Even in that case, the special resolution approving his appointment as an executive director and the remuneration that he could draw was for a period extending beyond the AGM where his reelection did not take place.
 
Dr Saluja cannot legally continue as a director, even if the resolution for her appointment to hold the position of the executive chairperson survives till 2028, since her right to such a position arises only if she validly remains a director on the board. 
 
The issue then is of the independence of the remaining five directors.
 
Their failure to declare the cessation of the directorship of Dr Saluja appears to be in violation of the law.
 
The statement of Dr Saluja reported in the media, that she would remain in her post till the completion of the open offer currently underway, is quite anomalous as there is no such discretion with the board or with any other person for her continuance after the declaration of the voting results by the scrutiniser appointed by the board to conduct the poll.
 
She can be appointed to a position outside the board by the company, but that would fly in the face of the decision of the overwhelming majority of the shareholders.
 
While the shareholders could vote Dr Saluja out, they may have little ability to appoint a new chair for the company with the same ease.
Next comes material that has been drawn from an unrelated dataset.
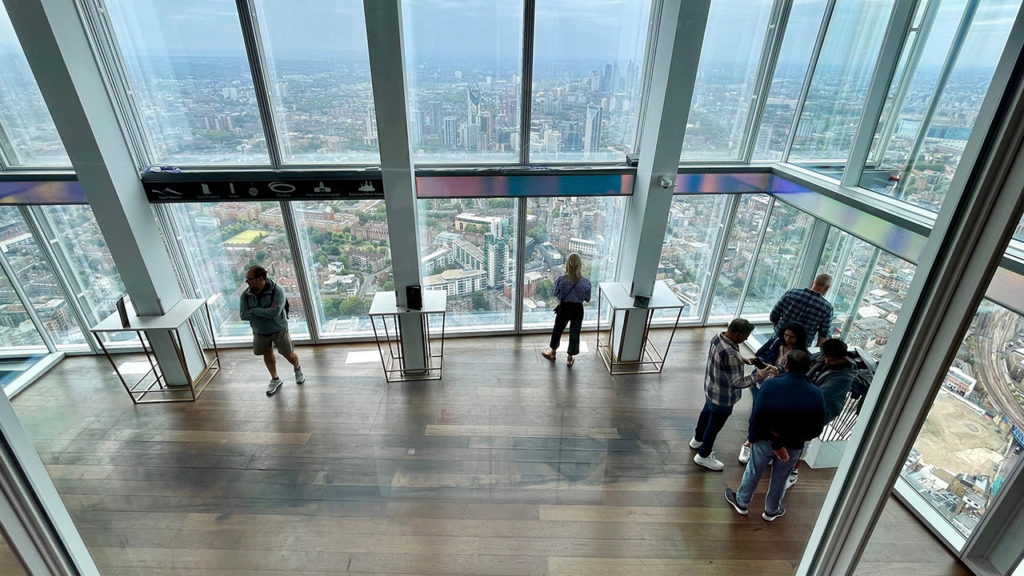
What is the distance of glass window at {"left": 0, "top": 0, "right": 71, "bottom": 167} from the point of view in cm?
355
Given the procedures to appoint a new director on the board that needs the existing board to cooperate, the process has been found to be next to impossible in cases like Dish TV where, due to similar differences with the existing board, the key institutions keep defeating the candidates put up by them but are unable to break the deadlock to appoint their own person.  
 
Dr Saluja seems to have moved the Court against Securities and Exchange Board of India (SEBI) on the open offer made by the Burmans. The battle may be quite entrenched and the shareholders voting her out of the directorship of the parent company may amount to little as Dr Saluja sits on the boards of all the subsidiaries, Religare Finvest Ltd, Care Health Insurance Ltd and Religare Broking Ltd which actually are the key operating entities contributing to the value of the holding company. Possibly at stake is the outsized stock compensation she enjoys which may need her continuity in the company to be encashed.
 
The legal battles may cost a fortune. Who foots the bill is the question! Can it be fought at the cost of the company?
 
There is no comparable instance of a director voted out cocking a snook at all involved, the shareholders, regulators and the courts! And in this case, there is the presence of all the possible regulators like RBI, the Insurance Regulatory and Development Authority of India (IRDAI) and SEBI. Her ability to woo justice may decide how effective the regulatory framework is in the country!
 
The events surrounding this intriguing battle should not result in the public believing that the regulators in the country deserve a tagline that reads ‘values that bend’!
 
(Ranganathan V is a CA and CS. He has over 44 years of experience in the corporate sector and in consultancy. For 17 years, he worked as Director and Partner in Ernst & Young LLP and three years as senior advisor post-retirement handling the task of building the Chennai and Hyderabad practice of E&Y in tax and regulatory space. Currently, he serves as an independent director on the board of four companies.)